I would prefer to just complete the project in Premiere. (I'm working with the CS4 version) The reason I hopped into FCP is because I'm having difficulty exporting completed projects from premiere. It works ok with rendering short HD clips but when I try to export the entire 23minute project the export crashes giving me the "unknown error compiling movie" message. I looked deeper into the error message and it said something about "source duration time out" and "insufficient source duration." I interpreted this initially as it didn't like writing the export to the external hard drive but when I switched to the regular hard drive the same thing happened again so I'm not sure what to think. I'd love to hear any ideas as to what might be causing this crash and suggestions for fixing it.
When you are advised to recompress your H264/mp4 type footage to a format like ProRes, what you are really being asked to do is convert your footage from a "Long-GOP" (Group-of-Pictures) format to an "intra" format.
What this means is that the editing application really wants to deal with a stream of data that is composed of discrete frames -- that is an actual 29.97 frames per second (if that's the format you're working in) rather than the extremely highly compressed GOP strategy of providing 2 whole frames per second with the rest being "difference" predictive and bi-directional data, and that is your MP4-type codec. This also applies to formats like HDV, and is made even more complicated when the camera is producing 24 fps material, but being recorded to 29.97 Long-GOP. Its a nightmare.

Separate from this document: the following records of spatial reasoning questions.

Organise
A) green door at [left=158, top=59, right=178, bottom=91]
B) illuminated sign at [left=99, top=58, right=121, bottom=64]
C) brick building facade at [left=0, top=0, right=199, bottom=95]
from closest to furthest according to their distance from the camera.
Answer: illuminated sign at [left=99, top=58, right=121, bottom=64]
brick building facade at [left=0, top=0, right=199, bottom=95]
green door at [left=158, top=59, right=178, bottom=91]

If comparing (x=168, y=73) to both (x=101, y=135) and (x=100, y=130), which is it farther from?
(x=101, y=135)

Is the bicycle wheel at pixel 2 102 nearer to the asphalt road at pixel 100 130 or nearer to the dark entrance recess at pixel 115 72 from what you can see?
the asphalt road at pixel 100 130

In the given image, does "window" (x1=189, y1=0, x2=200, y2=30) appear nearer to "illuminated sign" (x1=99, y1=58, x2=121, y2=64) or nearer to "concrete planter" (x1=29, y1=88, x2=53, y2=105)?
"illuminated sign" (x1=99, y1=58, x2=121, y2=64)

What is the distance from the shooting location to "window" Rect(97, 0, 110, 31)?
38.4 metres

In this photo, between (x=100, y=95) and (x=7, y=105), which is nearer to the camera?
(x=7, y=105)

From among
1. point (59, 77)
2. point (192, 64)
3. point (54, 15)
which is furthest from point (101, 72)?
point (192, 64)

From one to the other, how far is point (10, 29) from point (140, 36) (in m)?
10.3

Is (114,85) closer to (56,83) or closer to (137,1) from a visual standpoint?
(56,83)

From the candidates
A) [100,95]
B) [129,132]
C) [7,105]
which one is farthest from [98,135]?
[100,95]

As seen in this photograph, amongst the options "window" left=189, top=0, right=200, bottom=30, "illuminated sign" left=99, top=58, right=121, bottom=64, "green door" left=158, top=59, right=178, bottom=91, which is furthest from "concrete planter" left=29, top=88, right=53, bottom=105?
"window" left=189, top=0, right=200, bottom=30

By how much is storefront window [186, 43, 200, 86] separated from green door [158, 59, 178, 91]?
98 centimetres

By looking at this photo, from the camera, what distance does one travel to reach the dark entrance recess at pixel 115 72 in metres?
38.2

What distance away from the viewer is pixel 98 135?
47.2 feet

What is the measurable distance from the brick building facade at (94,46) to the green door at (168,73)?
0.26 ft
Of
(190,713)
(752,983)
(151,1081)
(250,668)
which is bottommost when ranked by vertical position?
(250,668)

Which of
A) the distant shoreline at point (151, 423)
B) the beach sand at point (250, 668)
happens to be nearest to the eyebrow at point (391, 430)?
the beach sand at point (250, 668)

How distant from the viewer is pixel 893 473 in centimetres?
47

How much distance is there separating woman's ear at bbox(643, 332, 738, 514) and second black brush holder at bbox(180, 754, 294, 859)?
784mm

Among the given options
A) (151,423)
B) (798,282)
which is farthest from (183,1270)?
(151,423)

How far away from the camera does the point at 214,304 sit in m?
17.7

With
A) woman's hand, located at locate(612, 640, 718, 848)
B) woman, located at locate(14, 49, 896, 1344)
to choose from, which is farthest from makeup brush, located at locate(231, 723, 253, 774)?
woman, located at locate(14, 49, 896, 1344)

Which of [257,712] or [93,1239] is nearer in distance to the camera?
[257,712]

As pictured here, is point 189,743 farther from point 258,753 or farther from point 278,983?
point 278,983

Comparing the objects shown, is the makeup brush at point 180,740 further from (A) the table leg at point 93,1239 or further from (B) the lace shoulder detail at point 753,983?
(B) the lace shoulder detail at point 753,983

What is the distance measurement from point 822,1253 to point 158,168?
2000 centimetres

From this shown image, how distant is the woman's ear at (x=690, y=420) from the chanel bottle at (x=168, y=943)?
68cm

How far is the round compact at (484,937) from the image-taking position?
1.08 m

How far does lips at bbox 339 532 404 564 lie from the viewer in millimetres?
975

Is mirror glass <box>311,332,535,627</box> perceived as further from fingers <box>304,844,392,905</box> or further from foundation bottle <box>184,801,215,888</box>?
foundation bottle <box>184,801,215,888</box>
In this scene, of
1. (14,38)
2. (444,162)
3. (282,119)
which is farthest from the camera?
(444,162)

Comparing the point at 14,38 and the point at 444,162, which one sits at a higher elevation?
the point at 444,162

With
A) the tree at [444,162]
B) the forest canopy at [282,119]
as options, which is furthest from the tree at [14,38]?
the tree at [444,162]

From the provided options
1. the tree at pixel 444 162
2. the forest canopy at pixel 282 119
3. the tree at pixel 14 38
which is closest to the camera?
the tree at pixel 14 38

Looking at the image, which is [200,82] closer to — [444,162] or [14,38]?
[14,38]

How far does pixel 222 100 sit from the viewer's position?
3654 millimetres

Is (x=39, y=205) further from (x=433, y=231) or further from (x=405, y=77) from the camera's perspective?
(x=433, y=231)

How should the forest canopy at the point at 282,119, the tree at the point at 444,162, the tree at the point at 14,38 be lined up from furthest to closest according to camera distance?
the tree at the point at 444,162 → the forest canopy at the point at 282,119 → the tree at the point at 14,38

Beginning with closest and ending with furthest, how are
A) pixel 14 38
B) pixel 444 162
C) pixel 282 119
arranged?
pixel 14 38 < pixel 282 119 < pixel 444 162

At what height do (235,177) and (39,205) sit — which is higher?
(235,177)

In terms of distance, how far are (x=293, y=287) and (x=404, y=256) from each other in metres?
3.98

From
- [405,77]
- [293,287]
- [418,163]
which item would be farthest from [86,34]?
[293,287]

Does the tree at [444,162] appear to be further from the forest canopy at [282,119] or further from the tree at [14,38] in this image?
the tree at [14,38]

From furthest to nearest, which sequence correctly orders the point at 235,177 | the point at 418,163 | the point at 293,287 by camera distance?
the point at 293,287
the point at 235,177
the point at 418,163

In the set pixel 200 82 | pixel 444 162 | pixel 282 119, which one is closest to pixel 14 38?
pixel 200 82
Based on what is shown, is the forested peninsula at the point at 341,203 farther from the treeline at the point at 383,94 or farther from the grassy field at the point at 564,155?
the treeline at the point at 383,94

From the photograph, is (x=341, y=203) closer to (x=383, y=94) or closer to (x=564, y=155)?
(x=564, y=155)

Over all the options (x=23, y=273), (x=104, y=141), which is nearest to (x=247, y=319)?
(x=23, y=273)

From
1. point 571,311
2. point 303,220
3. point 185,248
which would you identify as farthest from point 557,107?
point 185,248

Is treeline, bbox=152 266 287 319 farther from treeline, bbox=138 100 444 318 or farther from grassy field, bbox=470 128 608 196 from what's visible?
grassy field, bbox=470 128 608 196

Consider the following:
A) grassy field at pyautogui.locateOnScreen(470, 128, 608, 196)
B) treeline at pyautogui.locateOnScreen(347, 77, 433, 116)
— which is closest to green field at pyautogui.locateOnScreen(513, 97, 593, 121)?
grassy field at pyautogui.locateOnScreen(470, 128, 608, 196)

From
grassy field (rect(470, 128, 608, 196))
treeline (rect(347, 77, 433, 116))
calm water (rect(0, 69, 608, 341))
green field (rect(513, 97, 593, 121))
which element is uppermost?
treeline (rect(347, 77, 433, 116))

The editing software has to create the discrete frames "on-the-fly" when you are trying to work with a GOP format. FCP never really got the hang of it, although what does exist almost works well enough to lull an operator into believing it will work. Another triumph of engineering over common sense. But when the shoe drops at the end of the day, it is time to pay the piper. Creating a low-bitrate MP4 from an HD ProRes timeline takes quite a while by itself, but the double expansion/compression of coming from a long-GOP source, edited on an intra timeline and then recompressed back, with the ibp re-ordering that is involved, is guaranteed to stack up the render big time. Even exporting a 1080P23.98 ProRes 42 minute show will take 14-16 hours if you want it converted to interlaced 29.97. I have seen the same project take up to 26 hours to yield a streaming H.264.
"I always pass on free advice -- its never of any use to me" Oscar Wilde.